La Glose. Ce n'est pas cependant que Dieu rejette le sacrifice séparé de la Miséricorde ; mais il condamne ici la conduite des pharisiens qui offraient de fréquents sacrifices dans le temple pour paraître justes aux yeux du peuple, sans pratiquer les œuvres de Miséricorde, qui sont la preuve de la véritable justice. – Rab. Il leur enseigne donc à mériter par des oeuvres de Miséricorde les récompenses de la Miséricorde Divine, et à ne pas se flatter que leurs sacrifices seront agréables à Dieu, s'ils y joignent le mépris des besoins du pauvre. C'est pourquoi il ajoute : " Allez, " c'est-à-dire quittez ces sentiments de blâme aussi téméraire qu'insensé, et qui font ressortir davantage la Miséricorde.
Il termine en se proposant lui-même comme exemple de la Miséricorde qu'ils doivent pratiquer. " Car je ne suis pas venu, dit-il, pour appeler les justes, mais les pêcheurs. " – S. Aug. (de l'accord des Evang., liv. 2, chap. 27.) Saint Luc ajoute : " A la pénitence, " ce qui explique clairement la pensée du Sauveur, afin que personne ne croie qu'il aime les pécheurs en tant que pécheurs. D'ailleurs cette comparaison avec les malades nous fait bien connaître les desseins de Dieu ; il recherche les pécheurs comme un médecin recherche les malades, pour les délivrer de leurs iniquités, qui sont une véritable maladie, ce qui ne peut se faire que par la pénitence.
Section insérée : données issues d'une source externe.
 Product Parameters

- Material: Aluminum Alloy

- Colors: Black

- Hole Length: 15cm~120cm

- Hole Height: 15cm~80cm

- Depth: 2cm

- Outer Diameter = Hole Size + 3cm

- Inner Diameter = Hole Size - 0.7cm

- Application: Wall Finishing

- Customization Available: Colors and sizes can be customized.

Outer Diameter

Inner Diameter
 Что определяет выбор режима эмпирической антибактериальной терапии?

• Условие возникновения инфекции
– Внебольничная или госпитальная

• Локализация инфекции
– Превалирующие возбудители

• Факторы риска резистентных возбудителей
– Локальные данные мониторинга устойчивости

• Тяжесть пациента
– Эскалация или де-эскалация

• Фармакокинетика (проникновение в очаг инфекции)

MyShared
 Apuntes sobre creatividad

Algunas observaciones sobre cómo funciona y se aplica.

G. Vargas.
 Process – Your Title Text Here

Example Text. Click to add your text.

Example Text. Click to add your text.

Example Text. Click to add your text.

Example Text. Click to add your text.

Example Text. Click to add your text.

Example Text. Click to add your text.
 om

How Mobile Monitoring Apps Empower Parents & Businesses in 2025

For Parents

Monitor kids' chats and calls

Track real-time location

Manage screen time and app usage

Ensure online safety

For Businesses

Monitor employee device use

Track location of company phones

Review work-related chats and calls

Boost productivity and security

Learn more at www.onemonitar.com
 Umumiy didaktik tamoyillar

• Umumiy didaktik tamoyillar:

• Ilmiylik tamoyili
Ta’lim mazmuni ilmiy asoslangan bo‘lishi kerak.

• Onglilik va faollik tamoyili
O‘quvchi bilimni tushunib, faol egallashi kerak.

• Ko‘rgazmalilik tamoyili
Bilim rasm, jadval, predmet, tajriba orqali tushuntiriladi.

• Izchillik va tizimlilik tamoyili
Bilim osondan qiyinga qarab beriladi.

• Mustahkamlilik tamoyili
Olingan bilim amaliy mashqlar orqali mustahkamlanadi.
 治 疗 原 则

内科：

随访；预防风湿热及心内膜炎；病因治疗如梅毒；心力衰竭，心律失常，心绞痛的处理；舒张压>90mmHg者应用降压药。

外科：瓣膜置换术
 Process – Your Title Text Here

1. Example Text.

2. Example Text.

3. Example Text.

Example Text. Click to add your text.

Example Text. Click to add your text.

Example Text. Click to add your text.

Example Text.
S. Hil. (can. 9 sur S. Matth.) Est-ce que le Christ n'était pas venu pour tous les hommes ? Comment donc peut-il dire qu'il n'est pas venu pour les justes ? Il était donc des hommes pour qui sa venue n'était pas nécessaire ? Non, mais c'est que personne n'est juste par la loi ; Jésus montre donc le néant de cette prétention à la justice, car les sacrifices de l'ancienne loi étant impuissants pour la justification, tous ceux qui vivaient sous la loi avaient besoin de la Miséricorde. – S. Chrys. (hom. 31 sur S. Matth.) C'est ce qui nous ferait croire à une ironie de la part de Jésus-Christ comme dans ces autres paroles de Dieu : " Voici qu'Adam est devenu comme un de nous, " car S. Paul nous déclare positivement que personne n'est juste sur la terre : " Tous ont péché, dit-il, et ont besoin de la gloire de Dieu. " (Rm 3) Par là même aussi, il calme les inquiétudes de ceux qui étaient appelés, en leur disant : " Je suis si loin d'avoir en horreur les pécheurs, que ce n'est que pour eux que je suis venu. " – Rab. Ou bien c'est parce que ceux qui étaient justes (comme Nathaniel et Jean-Baptiste) n'avaient pas besoin qu'on les appelât à la pénitence. Ou bien encore, je ne suis pas venu appeler les faux justes qui, comme les pharisiens, se glorifient de leur justice, mais ceux qui se reconnaissent pécheurs.
La vocation de saint Matthieu et celle des publicains représente la vocation des Gentils qui soupiraient avec ardeur après les richesses de la terre, et qui maintenant réparent leurs forces dans la compagnie du Seigneur. L'orgueil des pharisiens est la figure de la jalousie des Juifs à la vue de la conversion des Gentils. Ou bien Matthieu signifie l'homme qui poursuit avidement les biens de la terre, et que Jésus regarde, lorsqu'il jette sur lui les yeux de la Miséricorde. Le nom de Matthieu signifie donné ; celui de Lévi, choisi, car le pénitent est choisi du milieu de la masse de ceux qui se perdent et il est donné à l'Église par la grâce de Dieu. Et Jésus lui dit : " Suivez-moi. " Jésus donne cet ordre au pêcheur, ou par la prédication, ou par la voix des Écritures, ou par une inspiration intérieure.